Einstimmig hat der Karlsruher Gemeinderat am Dienstagabend die sogenannte große Lösung für die Sanierung der Europahalle beschlossen. Für 30 Millionen Euro soll die seit 2014 nur noch eingeschränkt nutzbare Halle modernisiert werden. Nach der Sanierung soll die Halle dann wieder für Sportveranstaltungen mit bis zu 4800 Zuschauern zur Verfügung stehen. Eine Rückkehr als Veranstaltungshalle für Konzerte schließt die Stadt aus.

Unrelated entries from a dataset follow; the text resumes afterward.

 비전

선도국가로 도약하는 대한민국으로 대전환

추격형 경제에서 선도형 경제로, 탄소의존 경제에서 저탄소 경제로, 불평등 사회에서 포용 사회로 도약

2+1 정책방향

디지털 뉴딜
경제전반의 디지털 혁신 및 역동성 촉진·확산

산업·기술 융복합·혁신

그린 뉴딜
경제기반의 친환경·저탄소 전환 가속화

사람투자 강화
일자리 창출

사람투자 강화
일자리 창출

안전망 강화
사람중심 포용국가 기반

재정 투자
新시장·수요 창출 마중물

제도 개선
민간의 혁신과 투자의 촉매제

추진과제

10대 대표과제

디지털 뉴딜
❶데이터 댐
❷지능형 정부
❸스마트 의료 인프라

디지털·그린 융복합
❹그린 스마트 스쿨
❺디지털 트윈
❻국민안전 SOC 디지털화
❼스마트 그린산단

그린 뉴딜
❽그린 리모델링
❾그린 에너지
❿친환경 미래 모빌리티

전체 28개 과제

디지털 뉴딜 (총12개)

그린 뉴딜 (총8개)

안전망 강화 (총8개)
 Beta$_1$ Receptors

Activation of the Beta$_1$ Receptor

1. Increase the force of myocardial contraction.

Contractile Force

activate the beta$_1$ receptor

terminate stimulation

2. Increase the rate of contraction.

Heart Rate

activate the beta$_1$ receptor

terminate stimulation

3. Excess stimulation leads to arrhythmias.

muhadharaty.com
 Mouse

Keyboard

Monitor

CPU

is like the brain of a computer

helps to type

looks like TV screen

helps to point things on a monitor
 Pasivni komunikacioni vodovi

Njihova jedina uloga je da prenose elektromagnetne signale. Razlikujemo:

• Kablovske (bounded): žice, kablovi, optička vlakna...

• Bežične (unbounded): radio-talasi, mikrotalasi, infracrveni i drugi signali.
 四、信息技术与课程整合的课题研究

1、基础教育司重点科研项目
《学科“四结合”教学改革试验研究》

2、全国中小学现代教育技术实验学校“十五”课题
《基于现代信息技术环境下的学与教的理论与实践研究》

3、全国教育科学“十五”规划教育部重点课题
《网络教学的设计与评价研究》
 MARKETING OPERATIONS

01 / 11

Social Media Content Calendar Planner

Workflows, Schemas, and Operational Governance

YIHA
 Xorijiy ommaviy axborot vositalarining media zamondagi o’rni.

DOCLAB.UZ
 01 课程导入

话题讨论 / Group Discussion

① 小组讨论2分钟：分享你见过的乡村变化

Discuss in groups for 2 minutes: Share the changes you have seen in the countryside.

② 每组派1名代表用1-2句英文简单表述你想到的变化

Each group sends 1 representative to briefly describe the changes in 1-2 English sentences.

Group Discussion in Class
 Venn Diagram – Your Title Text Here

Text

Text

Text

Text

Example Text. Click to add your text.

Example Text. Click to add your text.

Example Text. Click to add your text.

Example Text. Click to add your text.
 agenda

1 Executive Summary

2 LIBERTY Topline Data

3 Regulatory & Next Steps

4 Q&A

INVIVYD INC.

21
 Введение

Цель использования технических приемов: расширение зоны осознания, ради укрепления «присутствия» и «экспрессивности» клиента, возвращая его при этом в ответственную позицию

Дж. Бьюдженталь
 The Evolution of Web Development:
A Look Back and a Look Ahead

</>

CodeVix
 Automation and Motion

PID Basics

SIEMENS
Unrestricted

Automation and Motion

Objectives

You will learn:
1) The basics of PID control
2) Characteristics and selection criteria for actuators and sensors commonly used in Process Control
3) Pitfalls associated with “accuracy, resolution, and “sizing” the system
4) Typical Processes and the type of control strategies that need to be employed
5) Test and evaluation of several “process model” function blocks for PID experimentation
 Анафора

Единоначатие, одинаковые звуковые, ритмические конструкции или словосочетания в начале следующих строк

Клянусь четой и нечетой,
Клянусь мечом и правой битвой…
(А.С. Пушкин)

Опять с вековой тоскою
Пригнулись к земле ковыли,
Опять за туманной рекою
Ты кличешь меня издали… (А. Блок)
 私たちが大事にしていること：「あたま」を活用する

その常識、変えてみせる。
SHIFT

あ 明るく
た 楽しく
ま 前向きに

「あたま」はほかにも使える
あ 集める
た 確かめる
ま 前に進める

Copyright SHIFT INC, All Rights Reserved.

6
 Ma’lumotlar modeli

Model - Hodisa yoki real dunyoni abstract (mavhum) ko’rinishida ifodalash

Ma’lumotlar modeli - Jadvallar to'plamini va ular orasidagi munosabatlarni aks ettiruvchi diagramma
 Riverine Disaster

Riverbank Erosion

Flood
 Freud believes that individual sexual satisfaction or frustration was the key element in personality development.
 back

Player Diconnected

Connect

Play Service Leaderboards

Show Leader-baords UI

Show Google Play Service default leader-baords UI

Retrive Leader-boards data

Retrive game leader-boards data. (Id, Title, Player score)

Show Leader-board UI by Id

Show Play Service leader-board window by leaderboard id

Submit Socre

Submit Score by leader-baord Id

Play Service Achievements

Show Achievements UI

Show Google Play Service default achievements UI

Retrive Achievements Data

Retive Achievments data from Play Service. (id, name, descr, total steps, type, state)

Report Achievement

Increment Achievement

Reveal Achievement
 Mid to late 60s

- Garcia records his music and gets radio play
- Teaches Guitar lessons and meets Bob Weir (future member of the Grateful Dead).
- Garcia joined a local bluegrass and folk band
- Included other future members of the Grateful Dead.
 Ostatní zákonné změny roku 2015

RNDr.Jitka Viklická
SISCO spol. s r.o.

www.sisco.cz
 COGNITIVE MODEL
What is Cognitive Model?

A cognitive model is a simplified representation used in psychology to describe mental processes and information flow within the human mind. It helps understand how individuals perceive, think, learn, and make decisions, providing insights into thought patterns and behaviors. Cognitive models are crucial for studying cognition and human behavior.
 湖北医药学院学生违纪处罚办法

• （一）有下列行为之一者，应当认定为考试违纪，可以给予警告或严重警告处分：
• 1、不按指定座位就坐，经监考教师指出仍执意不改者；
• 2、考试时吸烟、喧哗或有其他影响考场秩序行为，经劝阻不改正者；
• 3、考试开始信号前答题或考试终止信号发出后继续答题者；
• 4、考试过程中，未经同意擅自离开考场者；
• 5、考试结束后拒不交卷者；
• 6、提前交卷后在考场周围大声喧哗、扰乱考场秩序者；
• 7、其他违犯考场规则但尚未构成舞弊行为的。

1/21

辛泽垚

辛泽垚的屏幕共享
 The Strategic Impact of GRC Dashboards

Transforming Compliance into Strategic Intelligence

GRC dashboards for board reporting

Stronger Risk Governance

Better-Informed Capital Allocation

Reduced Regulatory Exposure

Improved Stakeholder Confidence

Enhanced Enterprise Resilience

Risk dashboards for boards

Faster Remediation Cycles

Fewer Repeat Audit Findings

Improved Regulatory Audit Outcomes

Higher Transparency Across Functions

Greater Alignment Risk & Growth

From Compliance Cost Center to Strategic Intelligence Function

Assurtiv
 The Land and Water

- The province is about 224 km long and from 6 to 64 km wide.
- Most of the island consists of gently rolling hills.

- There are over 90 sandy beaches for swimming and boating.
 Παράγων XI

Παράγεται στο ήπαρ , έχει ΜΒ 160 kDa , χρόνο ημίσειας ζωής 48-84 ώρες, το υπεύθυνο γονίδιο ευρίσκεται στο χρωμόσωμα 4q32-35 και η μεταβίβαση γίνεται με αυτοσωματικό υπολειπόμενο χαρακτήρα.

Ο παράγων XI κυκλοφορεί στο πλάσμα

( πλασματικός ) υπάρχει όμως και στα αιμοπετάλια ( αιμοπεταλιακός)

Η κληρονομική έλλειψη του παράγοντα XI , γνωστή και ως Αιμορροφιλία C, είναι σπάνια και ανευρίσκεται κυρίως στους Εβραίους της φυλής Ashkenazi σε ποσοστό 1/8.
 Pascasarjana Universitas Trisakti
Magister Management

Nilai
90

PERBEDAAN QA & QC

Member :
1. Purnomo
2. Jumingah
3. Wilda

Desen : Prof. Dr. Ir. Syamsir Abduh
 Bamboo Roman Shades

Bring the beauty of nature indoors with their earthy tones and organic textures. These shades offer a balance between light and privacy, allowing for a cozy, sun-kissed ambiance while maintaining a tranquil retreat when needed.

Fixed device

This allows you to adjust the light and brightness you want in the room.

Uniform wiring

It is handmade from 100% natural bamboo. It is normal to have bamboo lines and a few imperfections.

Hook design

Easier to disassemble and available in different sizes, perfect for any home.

Ersatzlösung für Europahalle

Voraussetzung für den ehrgeizigen Zeitplan für die Sanierung der Halle ist allerdings, dass die in der Nachbarschaft neu zu bauende Sporthalle der Elisabeth-Selbert-Schule rechtzeitig zur Verfügung steht. Bis 2021 muss diese Halle als Ausweichquartier zur Verfügung stehen, damit die Europahalle geschlossen werden kann. Denn in der Europahalle findet zur Zeit noch der Schulsport für ein Dutzend Schulen und das Training zahlreicher Vereine statt.  Bis Ende 2023 soll die Sanierung der Europahalle dann beendet sein. Nach den  bisherigen Planungen soll bereits 2024 das Indoor Meeting wieder in der Europahalle stattfinden, nach der Schließung der Europahalle für Großveranstaltungen wurde dieses in die dm-Arena verlegt.